Entertainment

Viva what?

A musical drama set in Laughlin, Nevada’s hottest city

Josh Bell

Maybe there are already enough TV shows set in Las Vegas. We’ve got CSI and Las Vegas and various reality shows, and perhaps the narrative possibilities of Sin City have been exhausted, at least as far as TV producers are concerned. How else to explain how Laughlin became the setting for the new series Viva Laughlin (CBS, Sundays, 8 p.m.; premieres October 18 at 10 p.m.)? Proving that Elko might yet have its day in the TV sun, Laughlin transports the typical Vegas TV tropes to a small-town setting, where casino owner Ripley Holden (Lloyd Owen) is just getting ready to open his first property (called Viva).

Holden runs into a bit of trouble when an investor who just pulled out of the casino winds up dead in his office—as if he didn’t already have enough to deal with thanks to his college-student daughter (attending the University of Laughlin, maybe?) dating one of her professors, his marriage slowly falling apart and his slimy rival (producer Hugh Jackman, set to make periodic appearances) plotting his downfall. Oh, and every so often the characters break into song.

Yes, Viva Laughlin is the first musical drama series on American TV since Cop Rock, although unlike Steven Bochco’s much-maligned police drama, Laughlin doesn’t feature its cast members singing original tunes. Instead, it has them sing along to vintage recordings of popular music—mostly recognizable classic-rock staples, at least if the first episode is anything to go on. This technique is taken from Viva Blackpool, the BBC series on which Laughlin is based, and has a bit of an established history in Britain thanks to Dennis Potter, who used the same technique in his acclaimed miniseries The Singing Detective and Pennies From Heaven.

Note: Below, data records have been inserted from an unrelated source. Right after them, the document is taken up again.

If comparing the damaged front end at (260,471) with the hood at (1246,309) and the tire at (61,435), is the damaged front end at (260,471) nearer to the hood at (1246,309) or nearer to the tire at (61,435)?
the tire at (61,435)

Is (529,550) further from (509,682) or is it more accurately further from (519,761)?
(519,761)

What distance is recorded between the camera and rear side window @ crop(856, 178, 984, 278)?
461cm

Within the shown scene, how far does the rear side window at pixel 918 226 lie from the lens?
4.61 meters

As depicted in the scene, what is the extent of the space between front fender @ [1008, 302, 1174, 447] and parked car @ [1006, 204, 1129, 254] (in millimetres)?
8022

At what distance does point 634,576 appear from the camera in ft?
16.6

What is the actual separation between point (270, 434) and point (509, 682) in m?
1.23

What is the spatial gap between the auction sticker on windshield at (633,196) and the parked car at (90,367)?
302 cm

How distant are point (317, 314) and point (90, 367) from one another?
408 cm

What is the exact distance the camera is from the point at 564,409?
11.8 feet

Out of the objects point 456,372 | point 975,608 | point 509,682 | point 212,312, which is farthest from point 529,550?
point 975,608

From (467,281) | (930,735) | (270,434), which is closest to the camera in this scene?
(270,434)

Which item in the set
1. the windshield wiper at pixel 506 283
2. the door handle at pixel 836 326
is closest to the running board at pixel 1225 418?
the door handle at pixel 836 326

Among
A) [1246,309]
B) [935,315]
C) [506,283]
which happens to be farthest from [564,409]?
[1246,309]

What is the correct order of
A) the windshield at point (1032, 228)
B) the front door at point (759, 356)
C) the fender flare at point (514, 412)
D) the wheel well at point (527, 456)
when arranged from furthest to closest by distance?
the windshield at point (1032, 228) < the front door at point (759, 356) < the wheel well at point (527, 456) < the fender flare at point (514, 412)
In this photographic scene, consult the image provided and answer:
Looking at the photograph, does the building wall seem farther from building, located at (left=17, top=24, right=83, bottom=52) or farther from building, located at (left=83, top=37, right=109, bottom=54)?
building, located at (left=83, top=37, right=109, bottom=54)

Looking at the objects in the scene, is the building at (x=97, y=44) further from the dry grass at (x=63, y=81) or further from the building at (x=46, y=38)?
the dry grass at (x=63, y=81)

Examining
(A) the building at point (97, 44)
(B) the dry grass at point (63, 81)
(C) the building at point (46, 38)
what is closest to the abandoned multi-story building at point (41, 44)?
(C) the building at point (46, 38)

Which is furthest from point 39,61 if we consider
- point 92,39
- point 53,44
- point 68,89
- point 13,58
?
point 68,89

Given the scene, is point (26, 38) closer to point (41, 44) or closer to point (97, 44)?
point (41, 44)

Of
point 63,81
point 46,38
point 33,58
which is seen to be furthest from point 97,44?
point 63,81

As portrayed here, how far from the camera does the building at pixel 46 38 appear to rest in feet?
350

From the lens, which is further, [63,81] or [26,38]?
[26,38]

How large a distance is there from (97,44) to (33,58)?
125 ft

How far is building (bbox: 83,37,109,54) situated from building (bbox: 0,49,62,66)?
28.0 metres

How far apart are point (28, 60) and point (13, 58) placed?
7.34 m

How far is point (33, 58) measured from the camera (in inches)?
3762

But for this technique to work, there has to exist a sort of heightened, off-kilter sense of reality, and whenever the characters aren’t singing Laughlin is a boring and conventional melodrama. The musical numbers add nothing to the plot or character development, and the song choices don’t necessarily jibe with what’s happening in the story (Holden drives through town singing “Viva Las Vegas” why?). British actor Owen is dull and charisma-free as Holden, a fact unfortunately amplified by the appearance of musical-theater ace Jackman, who brings more charm and magnetism to his handful of scenes than Owen does to the entire show. Entering singing along to “Sympathy for the Devil,” Jackman vamps through a seductive dance number that’s the sole highlight of the dreary first episode.

Melanie Griffith shows up, too, looking more and more like a RealDoll with every onscreen appearance, but even she can’t make her campy sexpot character endearing, or generate any heat with Owen when they duet on Blondie’s “One Way or Another.” At least Griffith and Jackman have the gusto to play the material for exactly how silly it is—the rest of the cast just plod through like they’re on an inexplicably musical episode of CSI.

Even CSI has a better grasp of Nevada culture, and that speaks to just how false and unreal Laughlin comes across. Not false and unreal in an exciting, mind-bending way, either—just confused, misguided and about as far away from what it should be as Laughlin is from Vegas.